● WORK ORDER
Each of the lines below must be retyped character for character.

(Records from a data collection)
========

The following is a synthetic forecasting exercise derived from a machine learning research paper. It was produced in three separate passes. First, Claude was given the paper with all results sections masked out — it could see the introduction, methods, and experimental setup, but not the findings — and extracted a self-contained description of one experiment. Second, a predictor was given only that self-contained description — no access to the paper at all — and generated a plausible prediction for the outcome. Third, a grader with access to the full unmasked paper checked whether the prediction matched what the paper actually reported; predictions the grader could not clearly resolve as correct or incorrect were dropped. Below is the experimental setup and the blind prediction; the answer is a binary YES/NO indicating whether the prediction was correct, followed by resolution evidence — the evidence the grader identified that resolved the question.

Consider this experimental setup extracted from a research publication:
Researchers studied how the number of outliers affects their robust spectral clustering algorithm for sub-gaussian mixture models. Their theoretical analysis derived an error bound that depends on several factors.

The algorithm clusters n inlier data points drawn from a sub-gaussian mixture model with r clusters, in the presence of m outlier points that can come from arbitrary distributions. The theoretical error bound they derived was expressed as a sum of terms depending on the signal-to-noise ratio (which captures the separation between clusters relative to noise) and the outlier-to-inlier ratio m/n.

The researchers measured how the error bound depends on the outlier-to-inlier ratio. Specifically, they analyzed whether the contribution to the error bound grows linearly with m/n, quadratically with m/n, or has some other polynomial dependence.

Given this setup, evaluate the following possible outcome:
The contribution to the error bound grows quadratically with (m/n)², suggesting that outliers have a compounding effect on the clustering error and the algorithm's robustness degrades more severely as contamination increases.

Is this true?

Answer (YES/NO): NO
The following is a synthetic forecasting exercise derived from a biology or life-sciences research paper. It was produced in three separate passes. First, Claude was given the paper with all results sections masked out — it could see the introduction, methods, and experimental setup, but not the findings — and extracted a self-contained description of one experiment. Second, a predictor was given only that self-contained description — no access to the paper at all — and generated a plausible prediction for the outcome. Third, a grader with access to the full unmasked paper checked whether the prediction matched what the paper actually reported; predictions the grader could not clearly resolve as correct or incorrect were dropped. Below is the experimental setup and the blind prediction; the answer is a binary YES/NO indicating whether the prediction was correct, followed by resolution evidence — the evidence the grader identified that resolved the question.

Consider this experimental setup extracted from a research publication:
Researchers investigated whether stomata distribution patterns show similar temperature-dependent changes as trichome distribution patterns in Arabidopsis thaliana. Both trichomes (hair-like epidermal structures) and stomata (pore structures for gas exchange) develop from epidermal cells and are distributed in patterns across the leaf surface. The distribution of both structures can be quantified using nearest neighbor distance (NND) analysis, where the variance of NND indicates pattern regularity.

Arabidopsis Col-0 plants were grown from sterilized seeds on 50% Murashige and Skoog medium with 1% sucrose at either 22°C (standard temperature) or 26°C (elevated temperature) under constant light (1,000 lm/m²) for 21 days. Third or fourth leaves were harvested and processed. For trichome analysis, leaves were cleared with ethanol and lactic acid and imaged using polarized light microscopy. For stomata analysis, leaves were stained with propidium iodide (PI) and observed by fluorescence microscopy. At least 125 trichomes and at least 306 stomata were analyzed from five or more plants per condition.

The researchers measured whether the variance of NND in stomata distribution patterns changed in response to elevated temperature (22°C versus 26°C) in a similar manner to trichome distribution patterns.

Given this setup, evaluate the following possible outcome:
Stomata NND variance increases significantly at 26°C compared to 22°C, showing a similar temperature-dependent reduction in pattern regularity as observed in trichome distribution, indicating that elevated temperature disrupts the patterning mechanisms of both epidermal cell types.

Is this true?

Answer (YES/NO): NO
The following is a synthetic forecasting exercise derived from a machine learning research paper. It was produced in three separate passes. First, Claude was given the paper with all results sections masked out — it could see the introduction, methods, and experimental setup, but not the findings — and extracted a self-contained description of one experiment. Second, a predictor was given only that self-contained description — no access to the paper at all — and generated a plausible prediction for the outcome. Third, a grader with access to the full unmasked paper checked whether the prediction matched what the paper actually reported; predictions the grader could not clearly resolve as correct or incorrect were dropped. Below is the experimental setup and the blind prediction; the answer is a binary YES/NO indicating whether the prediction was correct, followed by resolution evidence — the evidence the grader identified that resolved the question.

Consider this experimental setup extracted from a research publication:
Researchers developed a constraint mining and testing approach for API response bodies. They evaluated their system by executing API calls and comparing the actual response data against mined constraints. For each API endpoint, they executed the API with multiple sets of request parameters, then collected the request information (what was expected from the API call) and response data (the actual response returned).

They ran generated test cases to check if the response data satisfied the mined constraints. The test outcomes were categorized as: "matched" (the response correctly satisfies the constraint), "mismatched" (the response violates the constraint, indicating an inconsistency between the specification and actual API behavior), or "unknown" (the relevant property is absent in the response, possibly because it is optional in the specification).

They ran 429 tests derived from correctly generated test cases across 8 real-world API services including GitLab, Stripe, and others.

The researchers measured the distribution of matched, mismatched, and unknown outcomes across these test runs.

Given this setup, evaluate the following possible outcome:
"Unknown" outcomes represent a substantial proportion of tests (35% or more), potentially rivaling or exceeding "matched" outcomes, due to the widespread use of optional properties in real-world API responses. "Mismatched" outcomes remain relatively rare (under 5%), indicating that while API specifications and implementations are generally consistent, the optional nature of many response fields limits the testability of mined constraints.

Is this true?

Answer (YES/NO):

========

● EXPECTED ANSWER
The following is a synthetic forecasting exercise derived from a machine learning research paper. It was produced in three separate passes. First, Claude was given the paper with all results sections masked out — it could see the introduction, methods, and experimental setup, but not the findings — and extracted a self-contained description of one experiment. Second, a predictor was given only that self-contained description — no access to the paper at all — and generated a plausible prediction for the outcome. Third, a grader with access to the full unmasked paper checked whether the prediction matched what the paper actually reported; predictions the grader could not clearly resolve as correct or incorrect were dropped. Below is the experimental setup and the blind prediction; the answer is a binary YES/NO indicating whether the prediction was correct, followed by resolution evidence — the evidence the grader identified that resolved the question.

Consider this experimental setup extracted from a research publication:
Researchers studied how the number of outliers affects their robust spectral clustering algorithm for sub-gaussian mixture models. Their theoretical analysis derived an error bound that depends on several factors.

The algorithm clusters n inlier data points drawn from a sub-gaussian mixture model with r clusters, in the presence of m outlier points that can come from arbitrary distributions. The theoretical error bound they derived was expressed as a sum of terms depending on the signal-to-noise ratio (which captures the separation between clusters relative to noise) and the outlier-to-inlier ratio m/n.

The researchers measured how the error bound depends on the outlier-to-inlier ratio. Specifically, they analyzed whether the contribution to the error bound grows linearly with m/n, quadratically with m/n, or has some other polynomial dependence.

Given this setup, evaluate the following possible outcome:
The contribution to the error bound grows quadratically with (m/n)², suggesting that outliers have a compounding effect on the clustering error and the algorithm's robustness degrades more severely as contamination increases.

Is this true?

Answer (YES/NO): NO
The following is a synthetic forecasting exercise derived from a biology or life-sciences research paper. It was produced in three separate passes. First, Claude was given the paper with all results sections masked out — it could see the introduction, methods, and experimental setup, but not the findings — and extracted a self-contained description of one experiment. Second, a predictor was given only that self-contained description — no access to the paper at all — and generated a plausible prediction for the outcome. Third, a grader with access to the full unmasked paper checked whether the prediction matched what the paper actually reported; predictions the grader could not clearly resolve as correct or incorrect were dropped. Below is the experimental setup and the blind prediction; the answer is a binary YES/NO indicating whether the prediction was correct, followed by resolution evidence — the evidence the grader identified that resolved the question.

Consider this experimental setup extracted from a research publication:
Researchers investigated whether stomata distribution patterns show similar temperature-dependent changes as trichome distribution patterns in Arabidopsis thaliana. Both trichomes (hair-like epidermal structures) and stomata (pore structures for gas exchange) develop from epidermal cells and are distributed in patterns across the leaf surface. The distribution of both structures can be quantified using nearest neighbor distance (NND) analysis, where the variance of NND indicates pattern regularity.

Arabidopsis Col-0 plants were grown from sterilized seeds on 50% Murashige and Skoog medium with 1% sucrose at either 22°C (standard temperature) or 26°C (elevated temperature) under constant light (1,000 lm/m²) for 21 days. Third or fourth leaves were harvested and processed. For trichome analysis, leaves were cleared with ethanol and lactic acid and imaged using polarized light microscopy. For stomata analysis, leaves were stained with propidium iodide (PI) and observed by fluorescence microscopy. At least 125 trichomes and at least 306 stomata were analyzed from five or more plants per condition.

The researchers measured whether the variance of NND in stomata distribution patterns changed in response to elevated temperature (22°C versus 26°C) in a similar manner to trichome distribution patterns.

Given this setup, evaluate the following possible outcome:
Stomata NND variance increases significantly at 26°C compared to 22°C, showing a similar temperature-dependent reduction in pattern regularity as observed in trichome distribution, indicating that elevated temperature disrupts the patterning mechanisms of both epidermal cell types.

Is this true?

Answer (YES/NO): NO
The following is a synthetic forecasting exercise derived from a machine learning research paper. It was produced in three separate passes. First, Claude was given the paper with all results sections masked out — it could see the introduction, methods, and experimental setup, but not the findings — and extracted a self-contained description of one experiment. Second, a predictor was given only that self-contained description — no access to the paper at all — and generated a plausible prediction for the outcome. Third, a grader with access to the full unmasked paper checked whether the prediction matched what the paper actually reported; predictions the grader could not clearly resolve as correct or incorrect were dropped. Below is the experimental setup and the blind prediction; the answer is a binary YES/NO indicating whether the prediction was correct, followed by resolution evidence — the evidence the grader identified that resolved the question.

Consider this experimental setup extracted from a research publication:
Researchers developed a constraint mining and testing approach for API response bodies. They evaluated their system by executing API calls and comparing the actual response data against mined constraints. For each API endpoint, they executed the API with multiple sets of request parameters, then collected the request information (what was expected from the API call) and response data (the actual response returned).

They ran generated test cases to check if the response data satisfied the mined constraints. The test outcomes were categorized as: "matched" (the response correctly satisfies the constraint), "mismatched" (the response violates the constraint, indicating an inconsistency between the specification and actual API behavior), or "unknown" (the relevant property is absent in the response, possibly because it is optional in the specification).

They ran 429 tests derived from correctly generated test cases across 8 real-world API services including GitLab, Stripe, and others.

The researchers measured the distribution of matched, mismatched, and unknown outcomes across these test runs.

Given this setup, evaluate the following possible outcome:
"Unknown" outcomes represent a substantial proportion of tests (35% or more), potentially rivaling or exceeding "matched" outcomes, due to the widespread use of optional properties in real-world API responses. "Mismatched" outcomes remain relatively rare (under 5%), indicating that while API specifications and implementations are generally consistent, the optional nature of many response fields limits the testability of mined constraints.

Is this true?

Answer (YES/NO):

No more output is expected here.